M. J. Kelly scite author profile

Advances in genomics, molecular biology, and statistical genetics have created a paradigm shift in the way livestock producers pursue genetic improvement in their herds. The nexus of these technologies has resulted in combining genotypic and phenotypic information to compute genomically enhanced measures of genetic merit of individual animals. However, large numbers of genotyped and phenotyped animals are required to produce robust estimates of the effects of SNP that are summed together to generate direct genomic breeding values (DGV). Data on 11,756 Angus animals genotyped with the Illumina BovineSNP50 Beadchip were used to develop genomic predictions for 17 traits reported by the American Angus Association through Angus Genetics Inc. in their National Cattle Evaluation program. Marker effects were computed using a 5-fold cross-validation approach and a Bayesian model averaging algorithm. The accuracies were examined with EBV and deregressed EBV (DEBV) response variables and with K-means and identical by state (IBS)-based cross-validation methodologies.
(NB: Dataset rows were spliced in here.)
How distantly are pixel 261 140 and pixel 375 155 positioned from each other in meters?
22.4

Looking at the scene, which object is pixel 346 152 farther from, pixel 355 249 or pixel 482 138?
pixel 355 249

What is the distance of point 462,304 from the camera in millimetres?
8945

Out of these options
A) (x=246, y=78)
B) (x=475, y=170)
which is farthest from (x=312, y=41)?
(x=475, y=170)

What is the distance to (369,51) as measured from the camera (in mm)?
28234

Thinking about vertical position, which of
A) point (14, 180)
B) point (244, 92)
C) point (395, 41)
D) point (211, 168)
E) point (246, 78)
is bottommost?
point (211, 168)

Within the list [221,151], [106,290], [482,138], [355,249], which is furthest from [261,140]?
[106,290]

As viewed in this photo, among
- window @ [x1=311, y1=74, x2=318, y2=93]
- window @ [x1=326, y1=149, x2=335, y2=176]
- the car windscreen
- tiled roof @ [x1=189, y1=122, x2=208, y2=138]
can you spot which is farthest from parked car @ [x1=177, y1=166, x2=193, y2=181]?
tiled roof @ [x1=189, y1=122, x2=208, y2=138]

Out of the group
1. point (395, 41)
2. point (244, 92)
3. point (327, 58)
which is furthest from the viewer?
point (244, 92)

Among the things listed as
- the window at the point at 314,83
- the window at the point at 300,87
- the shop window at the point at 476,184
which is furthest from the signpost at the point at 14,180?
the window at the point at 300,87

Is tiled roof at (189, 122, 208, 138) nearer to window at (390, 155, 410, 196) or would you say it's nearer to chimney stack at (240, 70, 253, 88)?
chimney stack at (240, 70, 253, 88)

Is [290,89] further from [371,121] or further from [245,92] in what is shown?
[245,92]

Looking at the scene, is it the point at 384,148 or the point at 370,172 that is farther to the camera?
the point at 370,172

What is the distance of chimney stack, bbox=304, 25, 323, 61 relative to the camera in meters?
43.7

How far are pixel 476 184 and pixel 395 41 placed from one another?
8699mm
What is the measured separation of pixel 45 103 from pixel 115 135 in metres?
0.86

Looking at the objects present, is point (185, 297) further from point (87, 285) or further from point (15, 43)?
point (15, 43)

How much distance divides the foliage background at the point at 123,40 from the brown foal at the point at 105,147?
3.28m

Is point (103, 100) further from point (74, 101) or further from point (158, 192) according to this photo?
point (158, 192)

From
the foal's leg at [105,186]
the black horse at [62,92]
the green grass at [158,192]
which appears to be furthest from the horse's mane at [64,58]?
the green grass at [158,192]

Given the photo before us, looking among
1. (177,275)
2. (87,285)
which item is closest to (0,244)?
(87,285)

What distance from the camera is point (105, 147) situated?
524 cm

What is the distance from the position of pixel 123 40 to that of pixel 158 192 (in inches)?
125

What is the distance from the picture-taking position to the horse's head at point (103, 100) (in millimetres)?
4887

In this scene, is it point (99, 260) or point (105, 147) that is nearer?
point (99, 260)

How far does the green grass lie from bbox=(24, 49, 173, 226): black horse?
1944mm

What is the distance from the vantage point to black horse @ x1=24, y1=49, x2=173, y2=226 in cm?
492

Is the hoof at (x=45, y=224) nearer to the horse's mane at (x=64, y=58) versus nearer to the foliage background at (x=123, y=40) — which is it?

The cross-validation accuracies obtained using EBV response variables were consistently greater than those obtained using DEBV (average correlations were 0.64 vs. 0.57). The accuracies obtained using K-means cross-validation were consistently smaller than accuracies obtained with the IBS-based cross-validation approach (average correlations were 0.58 vs. 0.64 with EBV used as a response variable). Comparing the results from the current study with the results from a similar study consisting of only 2,253 records indicated that larger training population size resulted in higher accuracies in validation animals and explained on average 18% (69% improvement) additional genetic variance across all traits.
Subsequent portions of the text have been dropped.